The Medici Cheetah Silk Twill 42
From an arched lunette high in the castle turrets, The Medici Cheetah reclines languorously. The scene below is an unfinished fresco bathed in hazy light. Once the province of Gods and birds, this ethereal aerial view presents a forbidden landscape of promises; the Elysian fields, a surrealist earthly paradise with a Babelian tower. Unblemished, soft white petals contrast with luminous, glassy fruits: purity and blood. Columbines crown the captive cheetah’s head, while the noble dove brings news.
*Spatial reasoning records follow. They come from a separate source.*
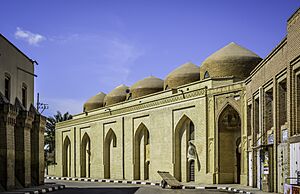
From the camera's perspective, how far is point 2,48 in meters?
26.3

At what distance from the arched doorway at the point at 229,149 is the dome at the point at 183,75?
832 cm

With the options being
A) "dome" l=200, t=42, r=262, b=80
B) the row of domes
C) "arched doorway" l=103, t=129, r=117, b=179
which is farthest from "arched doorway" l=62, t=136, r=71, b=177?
"dome" l=200, t=42, r=262, b=80

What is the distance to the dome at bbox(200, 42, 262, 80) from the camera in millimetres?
35969

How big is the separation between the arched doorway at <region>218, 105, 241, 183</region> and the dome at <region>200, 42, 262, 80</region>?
3315 mm

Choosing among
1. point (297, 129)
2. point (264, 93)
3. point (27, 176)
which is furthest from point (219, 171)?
point (297, 129)

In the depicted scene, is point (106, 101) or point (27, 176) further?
point (106, 101)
The Medici Cheetah was inspired by Italian Renaissance paintings and cultural events alongside beliefs and attitudes of the era; the dichotomy of idealism versus naturalism opening a portal to landscapes of fantasy, a ‘New World’. Within a scene largely inspired by The Arrival in Bethlehem by Master LC, we find mythological or fantasy buildings such as the Tower of Babel (Bruegel The Elder), juxtaposed with real architecture from Medici Florence and its surroundings, such as The Tower of Pisa, the Basilica di Santa Croce, and the Battistero di San Giovanni. Our feline protagonist lounges in the foreground, reclining like Titian’s Venus D’Urbino, the languid, skyward gaze a common feature of Renaissance portraiture. Late in 1487, the sultan of Egypt presented a female giraffe to Lorenzo de' Medici, which appears within the landscape of this design preparing for the carnival, with several other impressive but nonindigenous creatures. Hieronymus Bosch’s The Garden of Earthly Delights also contained a giraffe, an elephant and a leopard, alongside anachronous plants, red fruits, and flowers, here in the form of white tulips, cherries and pomegranate, symbolising the blood and flesh of Christ and illustrated in the fashion of Schreiber’s illuminated manuscripts. During the Renaissance, the columbine was primarily a Christian symbol, particularly associated with the Holy Spirit due to its dove-like appearance. The banded sky references a 1465 painting, La Divina Commedia di Dante, by Domenico di Michelino, located in the Florence Cathedral.
The whimsical text within the design is a play on Titian’s The Venus D’Urbino.